Exactly the lines from the one with "category: unidentified bird" to the end of the listing must be repeated, both ends included, with nothing added.

- [Task input]
☆ ☆ ☆ ☆ ☆

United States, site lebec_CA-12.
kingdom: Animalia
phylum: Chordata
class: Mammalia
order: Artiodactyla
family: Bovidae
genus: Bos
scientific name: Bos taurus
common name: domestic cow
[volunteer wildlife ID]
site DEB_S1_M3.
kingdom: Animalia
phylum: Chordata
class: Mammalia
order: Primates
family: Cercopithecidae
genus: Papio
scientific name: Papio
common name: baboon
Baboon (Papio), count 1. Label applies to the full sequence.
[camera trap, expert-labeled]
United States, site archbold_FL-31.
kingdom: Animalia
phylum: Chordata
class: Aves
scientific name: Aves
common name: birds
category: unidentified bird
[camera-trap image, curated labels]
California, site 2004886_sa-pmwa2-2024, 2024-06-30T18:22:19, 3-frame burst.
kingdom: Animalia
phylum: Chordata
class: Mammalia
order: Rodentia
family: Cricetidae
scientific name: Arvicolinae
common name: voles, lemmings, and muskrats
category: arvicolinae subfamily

☆ ☆ ☆ ☆ ☆

- [Solution]
category: unidentified bird
[camera-trap image, curated labels]
California, site 2004886_sa-pmwa2-2024, 2024-06-30T18:22:19, 3-frame burst.
kingdom: Animalia
phylum: Chordata
class: Mammalia
order: Rodentia
family: Cricetidae
scientific name: Arvicolinae
common name: voles, lemmings, and muskrats
category: arvicolinae subfamily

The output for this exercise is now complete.